2) Samsung Galaxy Tab 2 7.0
It's not quite as good as its big brother, the Galaxy Tab 7.7, but at $350 I can live with the newly 4G LTE-enabled Galaxy Tab 2.
It comes with a a 1.2GHz dual-core OMAP 4430 CPU, 1GB of RAM, and 8GB of storage. And, like the Tab 7.7, it uses Android 4.04. It is, as you would have guessed, slower and less full-featured than its high-priced relative. The most noticeable difference is that it has a front-facing VGA camera instead of a 2 megapixel front facing camera.
If you decide this is the tablet for you, check to make sure that you're getting the model you want. The earlier Galaxy Tab only Wi-Fi model is still available at a price of about $250. It's a trifle slower than the new model and of course doesn't support LTE, but it's otherwise a winner.
1) Nexus 7
And, I've saved the best for last. The Nexus 7, at $199, is simply the best tablet out there. It runs like a dream and it's become my go-to tablet.

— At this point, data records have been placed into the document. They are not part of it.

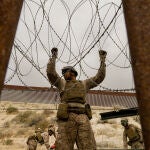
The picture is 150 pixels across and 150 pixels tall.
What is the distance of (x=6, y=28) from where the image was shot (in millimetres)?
2887

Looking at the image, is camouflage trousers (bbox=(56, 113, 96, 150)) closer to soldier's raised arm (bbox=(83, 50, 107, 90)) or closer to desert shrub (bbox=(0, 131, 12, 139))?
soldier's raised arm (bbox=(83, 50, 107, 90))

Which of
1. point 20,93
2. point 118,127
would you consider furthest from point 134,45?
point 20,93

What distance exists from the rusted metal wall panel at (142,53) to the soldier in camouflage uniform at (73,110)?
3.26 meters

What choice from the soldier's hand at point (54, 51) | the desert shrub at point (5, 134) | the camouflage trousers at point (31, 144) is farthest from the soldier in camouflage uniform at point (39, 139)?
the soldier's hand at point (54, 51)

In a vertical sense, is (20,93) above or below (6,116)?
above

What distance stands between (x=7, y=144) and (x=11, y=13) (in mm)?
19230

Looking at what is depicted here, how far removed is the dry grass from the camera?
21.6 m

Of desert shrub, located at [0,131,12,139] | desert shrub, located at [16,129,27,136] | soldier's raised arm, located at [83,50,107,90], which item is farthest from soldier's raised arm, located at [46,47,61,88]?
desert shrub, located at [16,129,27,136]

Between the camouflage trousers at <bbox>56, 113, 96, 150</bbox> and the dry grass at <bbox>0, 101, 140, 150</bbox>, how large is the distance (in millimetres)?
13010

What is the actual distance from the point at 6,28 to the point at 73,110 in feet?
13.7

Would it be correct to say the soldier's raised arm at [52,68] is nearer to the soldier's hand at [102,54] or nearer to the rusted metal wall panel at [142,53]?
the soldier's hand at [102,54]

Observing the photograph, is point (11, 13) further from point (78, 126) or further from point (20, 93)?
point (20, 93)

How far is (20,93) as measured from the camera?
3822cm

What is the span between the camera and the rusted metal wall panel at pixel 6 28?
2.87m
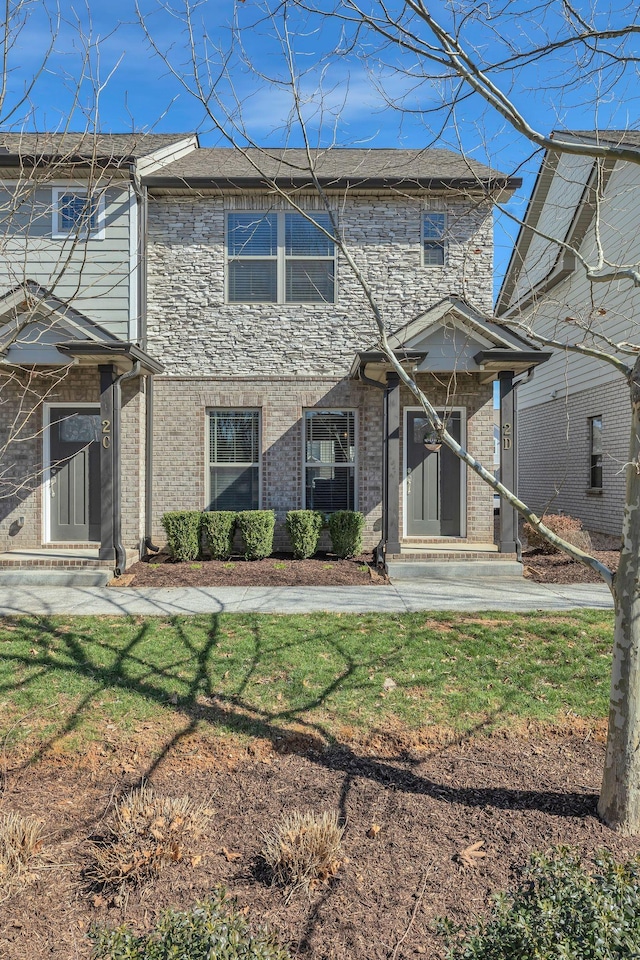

With a quad-core Tegra 3 CPU, 1GB of RAM, and 8GBs of storage the Nexus 7 runs very, very fast. How fast? Faster than any of its competitors. It's also the only one currently running Android 4.1, JellyBean. This is easily the best version of Android to date.
The result is an outstanding tablet. If I could only have one tablet, it would be a Nexus 7.
Mini iPad? I'm sure it will be nice, but nicer than these? Maybe. In the same price-range as them? I can't see that. And, as for being nicer and more afforable than the Nexus 7? I don't think so.
The tablet wars are now on in earnest.